Here I'm back again with a (for me) really strange behaviour of my newest masterpiece...

This code should read a file, but it doesn't:

readCsvContents :: String -> IO ( String )
readCsvContents fileName = do
     withFile fileName ReadMode (\handle -> do
          contents <- hGetContents handle
          return contents

main = do
    contents <- readCsvContents "src\\EURUSD60.csv"
    putStrLn ("Read " ++ show (length contents) ++ " Bytes input data.")

The result is

Read 0 Bytes input data.

Now I changed the first function and added a putStrLn:

readCsvContents :: String -> IO ( String )
readCsvContents fileName = do
     withFile fileName ReadMode (\handle -> do
          contents <- hGetContents handle
          putStrLn ("hGetContents gave " ++ show (length contents) ++ " Bytes of input data.")
          return contents

and the result is

hGetContents gave 3479360 Bytes of input data.
Read 3479360 Bytes input data.

WTF ??? Well, I know, Haskell is lazy. But I didn't know I had to kick it in the butt like this.

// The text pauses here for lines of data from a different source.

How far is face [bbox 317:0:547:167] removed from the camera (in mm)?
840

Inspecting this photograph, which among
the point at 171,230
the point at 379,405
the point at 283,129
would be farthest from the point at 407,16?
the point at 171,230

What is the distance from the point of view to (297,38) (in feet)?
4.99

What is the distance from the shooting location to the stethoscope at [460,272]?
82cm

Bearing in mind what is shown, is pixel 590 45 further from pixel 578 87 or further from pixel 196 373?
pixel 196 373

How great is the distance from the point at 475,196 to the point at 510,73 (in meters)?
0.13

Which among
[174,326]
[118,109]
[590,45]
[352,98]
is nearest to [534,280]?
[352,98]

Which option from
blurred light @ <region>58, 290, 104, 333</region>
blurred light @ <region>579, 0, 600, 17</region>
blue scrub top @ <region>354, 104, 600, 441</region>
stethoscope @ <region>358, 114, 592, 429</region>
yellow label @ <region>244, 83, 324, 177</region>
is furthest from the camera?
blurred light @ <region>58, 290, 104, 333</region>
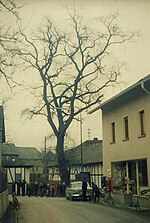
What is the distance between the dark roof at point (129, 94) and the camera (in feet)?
38.3

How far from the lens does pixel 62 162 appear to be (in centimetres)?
1445

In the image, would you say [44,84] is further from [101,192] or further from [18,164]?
[101,192]

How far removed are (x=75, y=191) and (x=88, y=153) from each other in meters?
2.75

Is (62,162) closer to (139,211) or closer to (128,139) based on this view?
(128,139)

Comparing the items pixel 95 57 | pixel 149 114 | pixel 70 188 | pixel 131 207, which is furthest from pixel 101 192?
pixel 95 57

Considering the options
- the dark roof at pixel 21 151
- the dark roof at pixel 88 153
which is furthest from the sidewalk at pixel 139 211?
the dark roof at pixel 21 151

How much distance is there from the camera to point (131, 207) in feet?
40.8

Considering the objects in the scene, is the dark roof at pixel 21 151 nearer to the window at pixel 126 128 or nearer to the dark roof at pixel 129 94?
the dark roof at pixel 129 94

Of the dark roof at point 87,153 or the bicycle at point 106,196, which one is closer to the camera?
the dark roof at point 87,153

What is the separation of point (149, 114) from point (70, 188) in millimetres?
5105

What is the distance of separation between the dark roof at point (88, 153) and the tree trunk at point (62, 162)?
32cm

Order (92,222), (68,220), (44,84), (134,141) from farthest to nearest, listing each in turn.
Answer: (134,141)
(44,84)
(68,220)
(92,222)

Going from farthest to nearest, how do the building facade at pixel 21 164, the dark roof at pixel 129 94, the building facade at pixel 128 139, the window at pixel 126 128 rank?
1. the window at pixel 126 128
2. the building facade at pixel 21 164
3. the building facade at pixel 128 139
4. the dark roof at pixel 129 94

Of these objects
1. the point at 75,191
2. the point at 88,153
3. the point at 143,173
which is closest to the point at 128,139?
the point at 143,173
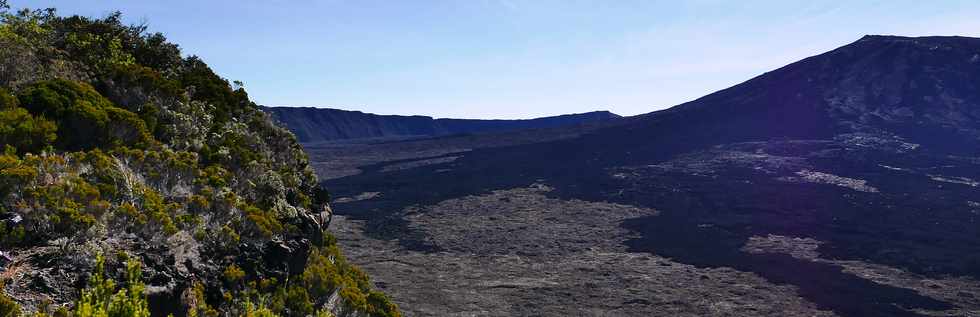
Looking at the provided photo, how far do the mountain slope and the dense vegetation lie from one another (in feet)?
53.6

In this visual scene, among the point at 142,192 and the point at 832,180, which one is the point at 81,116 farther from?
the point at 832,180

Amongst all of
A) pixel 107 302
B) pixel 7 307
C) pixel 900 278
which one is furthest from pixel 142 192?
pixel 900 278

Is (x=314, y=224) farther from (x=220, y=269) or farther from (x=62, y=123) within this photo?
(x=62, y=123)

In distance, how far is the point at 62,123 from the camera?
10.4 meters

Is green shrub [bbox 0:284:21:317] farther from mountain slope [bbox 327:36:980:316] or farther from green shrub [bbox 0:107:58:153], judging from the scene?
mountain slope [bbox 327:36:980:316]

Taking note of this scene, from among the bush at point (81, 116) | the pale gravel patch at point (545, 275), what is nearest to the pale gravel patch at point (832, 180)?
the pale gravel patch at point (545, 275)

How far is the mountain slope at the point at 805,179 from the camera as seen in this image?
101 feet

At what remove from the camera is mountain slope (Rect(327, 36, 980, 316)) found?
1209 inches

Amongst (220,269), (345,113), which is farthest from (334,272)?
(345,113)

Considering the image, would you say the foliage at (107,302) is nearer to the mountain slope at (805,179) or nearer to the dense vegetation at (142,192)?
the dense vegetation at (142,192)

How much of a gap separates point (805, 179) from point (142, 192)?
54691 mm

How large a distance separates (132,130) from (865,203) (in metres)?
47.6

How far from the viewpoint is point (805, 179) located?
2133 inches

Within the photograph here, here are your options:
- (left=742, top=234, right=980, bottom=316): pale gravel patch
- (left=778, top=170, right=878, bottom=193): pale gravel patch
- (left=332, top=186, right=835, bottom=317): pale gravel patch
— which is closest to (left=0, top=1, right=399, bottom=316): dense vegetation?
Answer: (left=332, top=186, right=835, bottom=317): pale gravel patch
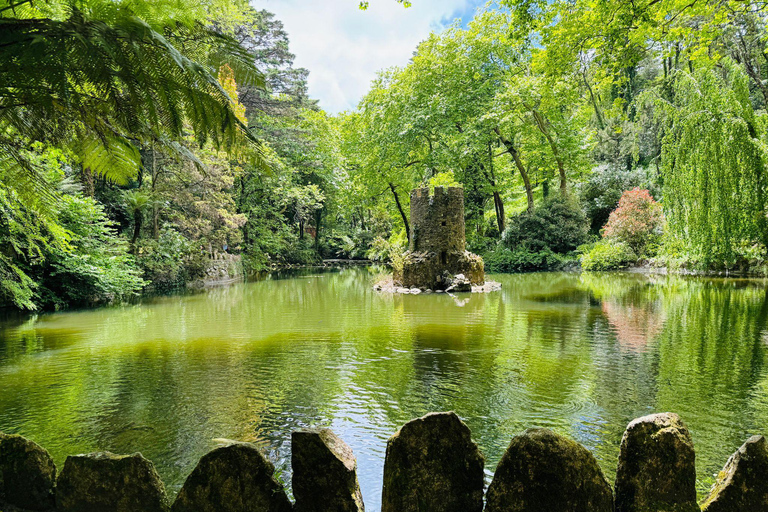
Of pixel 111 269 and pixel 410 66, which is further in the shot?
pixel 410 66

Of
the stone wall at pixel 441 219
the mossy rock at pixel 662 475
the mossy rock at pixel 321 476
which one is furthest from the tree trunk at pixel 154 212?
the mossy rock at pixel 662 475

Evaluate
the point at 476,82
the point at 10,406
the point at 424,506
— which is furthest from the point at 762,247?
the point at 10,406

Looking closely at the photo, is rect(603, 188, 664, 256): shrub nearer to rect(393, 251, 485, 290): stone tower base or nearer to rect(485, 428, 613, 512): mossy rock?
rect(393, 251, 485, 290): stone tower base

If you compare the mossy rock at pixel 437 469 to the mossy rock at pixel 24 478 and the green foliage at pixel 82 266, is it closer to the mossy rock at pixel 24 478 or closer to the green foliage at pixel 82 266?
the mossy rock at pixel 24 478

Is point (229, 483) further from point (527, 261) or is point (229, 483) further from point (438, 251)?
point (527, 261)

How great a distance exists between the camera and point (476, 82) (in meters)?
23.5

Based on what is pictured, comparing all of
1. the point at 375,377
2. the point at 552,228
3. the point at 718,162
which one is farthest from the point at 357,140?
the point at 375,377

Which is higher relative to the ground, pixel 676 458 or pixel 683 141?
pixel 683 141

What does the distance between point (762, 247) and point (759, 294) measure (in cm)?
451

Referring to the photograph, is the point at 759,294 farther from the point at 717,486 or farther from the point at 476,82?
the point at 476,82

You're right, this is a pain. Avoid using the old standard file IO module, for this reason – except to simply read an entire file that won't change, as you did; this can be done just fine with readFile.

readCsvContents :: Filepath -> IO String
readCsvContents fileName = do
   contents <- readFile fileName
   return contents

Note that, by the monad laws, this is exactly the same1 as

readCsvContents = readFile

The problem with what you tried is that the handle is closed unconditionally when the monad exits withFile, without checking whether lazy-evaluation of contents has actually forced the file reads. That is of course horrible; I would never bother to use handles myself. readFile avoids the problem by linking the closing of the handle to garbage-collection of the original result thunk; this isn't altogether nice either but often works quite well.

For proper work with file IO, check out either the conduit or pipes library. The former focuses a bit more on performance, the latter more on elegance (but really, the difference isn't that big).

1And your first try is the same as readCsvContents fn = withFile fn ReadMode hGetContents.